AGIPRESS – Eternity, il nuovo film di David Freyne in arrivo nelle sale italiane il 4 dicembre con I Wonder Pictures, è una commistione raffinata di commedia, fantasy e sentimento, costruita con la sensibilità autoriale che contraddistingue le produzioni A24 e Star Thrower Entertainment, qui unite per dare origine a una storia d’amore sospesa oltre i confini della vita.
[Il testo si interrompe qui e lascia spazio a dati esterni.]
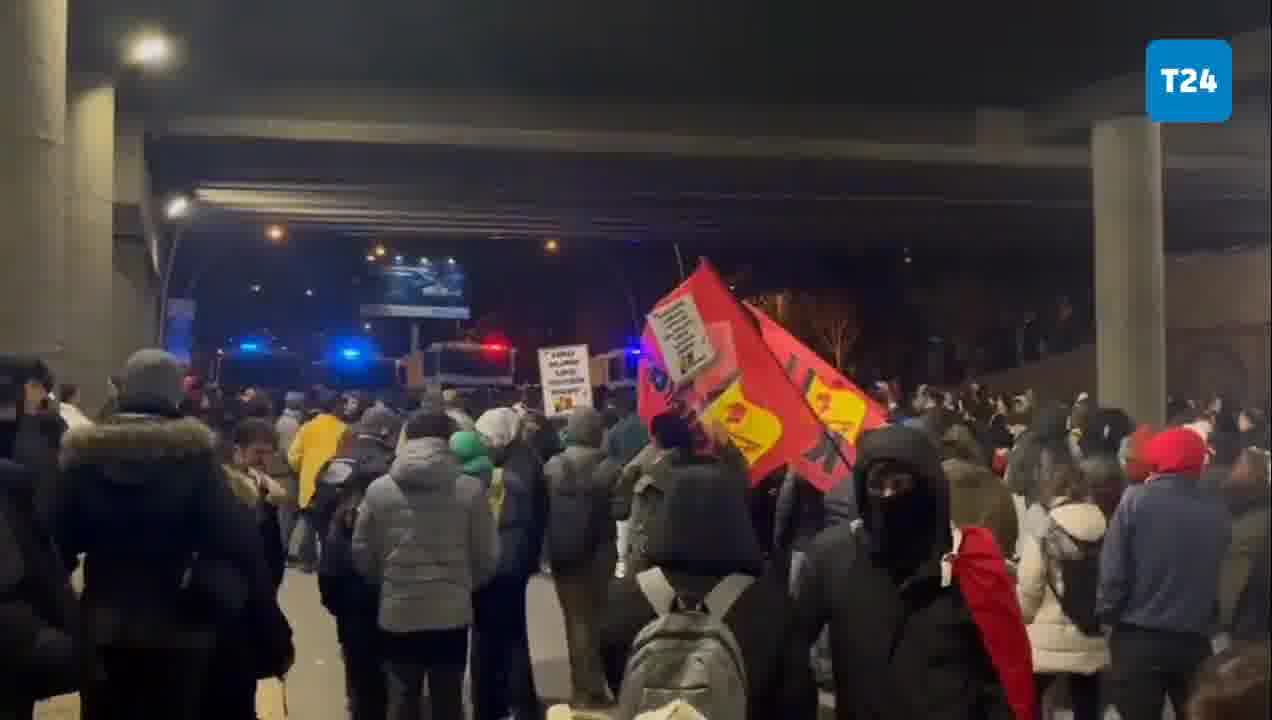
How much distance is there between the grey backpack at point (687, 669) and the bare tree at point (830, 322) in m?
56.4

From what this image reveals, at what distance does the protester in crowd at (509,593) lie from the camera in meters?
9.42

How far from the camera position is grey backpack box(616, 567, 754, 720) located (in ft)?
15.2

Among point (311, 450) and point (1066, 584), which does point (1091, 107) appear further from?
point (1066, 584)

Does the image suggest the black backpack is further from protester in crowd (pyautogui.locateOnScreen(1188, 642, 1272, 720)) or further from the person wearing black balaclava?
protester in crowd (pyautogui.locateOnScreen(1188, 642, 1272, 720))

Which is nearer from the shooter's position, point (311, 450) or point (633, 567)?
point (633, 567)

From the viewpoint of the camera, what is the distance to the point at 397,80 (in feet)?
80.3

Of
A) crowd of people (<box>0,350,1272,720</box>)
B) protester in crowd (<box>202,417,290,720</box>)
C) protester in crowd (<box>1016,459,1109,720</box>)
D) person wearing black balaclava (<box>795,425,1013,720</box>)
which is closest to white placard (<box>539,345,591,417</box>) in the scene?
crowd of people (<box>0,350,1272,720</box>)

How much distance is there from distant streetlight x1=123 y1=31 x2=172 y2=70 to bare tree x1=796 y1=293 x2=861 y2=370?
4102 cm

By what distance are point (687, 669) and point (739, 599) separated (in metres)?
0.41

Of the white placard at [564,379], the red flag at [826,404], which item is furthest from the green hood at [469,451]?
the white placard at [564,379]

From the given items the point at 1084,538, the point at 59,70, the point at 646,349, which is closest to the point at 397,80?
the point at 59,70

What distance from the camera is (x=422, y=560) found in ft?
25.7

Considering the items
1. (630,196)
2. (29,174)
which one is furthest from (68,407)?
(630,196)

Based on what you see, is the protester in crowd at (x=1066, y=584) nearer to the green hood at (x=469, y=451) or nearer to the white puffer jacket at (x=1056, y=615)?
the white puffer jacket at (x=1056, y=615)
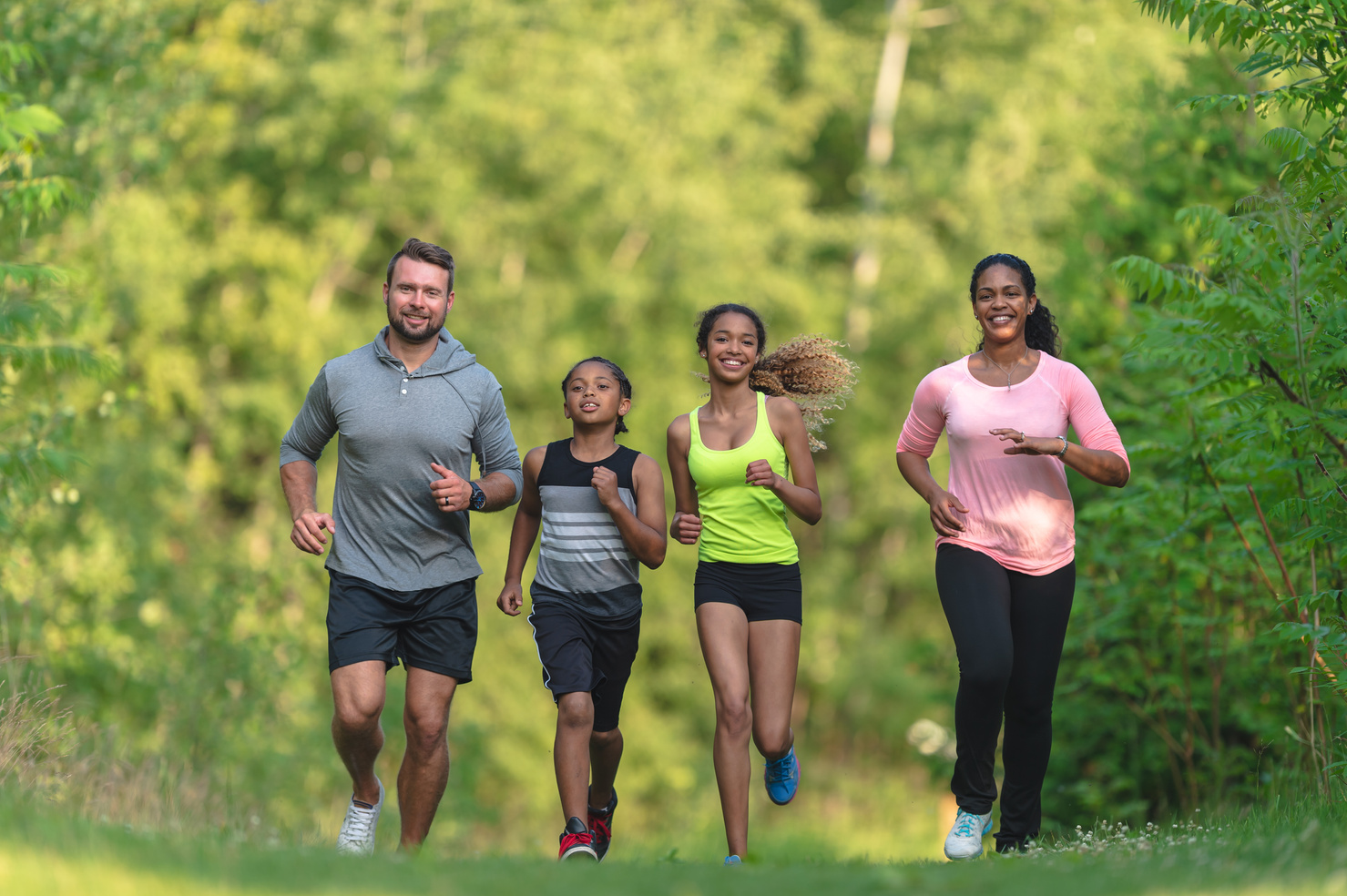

Il regista mette in scena un aldilà dalla struttura essenziale, quasi minimalista: ogni anima dispone di una sola settimana per decidere con chi trascorrere l’eternità. Un meccanismo semplice che apre però a dilemmi profondi, sospesi tra rimpianto, nostalgia e desiderio. Al centro della storia troviamo Joan, interpretata da una intensa Elizabeth Olsen, e Larry, il marito di lunga data a cui dà vita Miles Teller. Dopo una vita condivisa tra affetto, routine e qualche irrisolta incomprensione quotidiana, la coppia muore a pochi giorni di distanza. Il loro ricongiungimento nell’aldilà dovrebbe essere naturale, quasi predestinato. Ma Joan, al suo arrivo, ritrova Luke, il primo marito morto nella guerra di Corea, interpretato da Callum Turner, un amore giovanile rimasto incompiuto, custodito intatto nell’attesa di 67 lunghissimi anni.
L’aldilà diventa così uno spazio sospeso in cui Joan è costretta a riconsiderare la propria vita, non attraverso giudizi o grandi rivelazioni, ma tramite piccoli gesti, memorie luminose e fragilità rimaste in ombra. Freyne costruisce un racconto che gioca con l’atemporalità, restituendo ai personaggi l’età della loro fase più felice, trasformando la scelta di Joan in un viaggio intimo e dolcemente doloroso.
Camminate lungo viali carichi di ricordi, conversazioni che sembrano riecheggiare dal passato e nuove tenerezze rendono questa settimana ultraterrena una vera seconda possibilità. Eternity parla dell’amore nelle sue forme più diverse: quello idealizzato che non ha avuto il tempo di diventare reale, e quello solido, a volte imperfetto, ma in costruzione giorno dopo giorno. Joan, divisa tra ciò che è stato e ciò che ha costruito, dovrà chiedersi chi è davvero e quale parte di sé desideri portare per sempre. In un film che unisce leggerezza e profondità, Freyne ci ricorda che scegliere significa, inevitabilmente, rinunciare, ma anche rinascere.